When people say, “My heart says yes, but my mind says no,” they’re not being poetic. It might seem like they are using a metaphor, but the truth isn’t so clean. It’s messier and far more fascinating. There’s a reason we say heartbreak when love fails – not mating misfire, dopamine defeat, hippocampal hangover, or cortex crash.
Let’s say your heart wants to date someone, but your mind says you really should focus on work. Your heart wants what it wants, right? It’s more like the heart doesn’t want anything; it bullies the brain into wanting something, and it might be something neither expects.
The Heart vs. The Mind
All thoughts come from the brain, manifested in the mind, but influenced by the heart. However, here, the heart is a metaphor for emotions and intuition.
This metaphor is particularly interesting because humans have something called embodied cognition. It states that all of our cognition is essentially emerging from extremely basic building blocks that are tied to how the body moves and interacts with the world. Bit by bit, our physical experience of moving, falling, seeing forests and rocks, touching people, etc., creates mental components of those experiences, and the interaction of those components creates thoughts.
Thinking is a bodily experience, not just a mental experience
To understand the relationship between the heart and the mind, we have to first look at this larger context of “Cognition“. In most cases, cognition refers to thoughts and thinking mechanics. In technical cases, cognition refers to attention, memory, sensation, perception, and internal mental phenomena. Now, take this technical perspective and make it relevant by giving it human experience as a context. That brings us to this incredibly fascinating approach to the mind called the 4E theory[1], which was published after cognitive psychologists, philosophers, and many other allied researchers reached a consensus on how we should look at the mind.
- Cognition is Embedded: Cognition is meaningful when the external environment is involved. E.g., thinking of cooking is cognitively easy when we have ingredients in front of us instead of imagining the ingredients. Involves culture, society, and the environment.
- Cognition is Embodied: Cognition is not limited to the brain, it exists across the body. And bodily changes alter cognition. E.g., Dancing well alters spatial reasoning. Involves the body.
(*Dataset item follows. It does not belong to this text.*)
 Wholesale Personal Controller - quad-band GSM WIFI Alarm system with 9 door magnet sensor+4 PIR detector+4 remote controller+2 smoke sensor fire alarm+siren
- Cognition is Enacted: It’s a meaning-making process that interprets information from the senses and internally generated thoughts. E.g., our brain doesn’t receive an image of our food on the table. We interpret an interaction with food using our senses and movement.
- Cognition is Extended: It is directly associated with the tools we use. E.g., a calculator helps us think and reason. Involves tools we create, tools we naturally find, and other people.
The advantage of the 4E theory of Cognition is that it is no longer theoretical; it applies to all aspects of life – relationships, product development, conversations, education, daily interactions, computer use, etc.
We see evidence of this 4E cognition in many ways:
- Playing a spatial rotation game like Tetris that involves changing the perspective of colored blocks can induce empathy because empathy is about changing perspectives[2].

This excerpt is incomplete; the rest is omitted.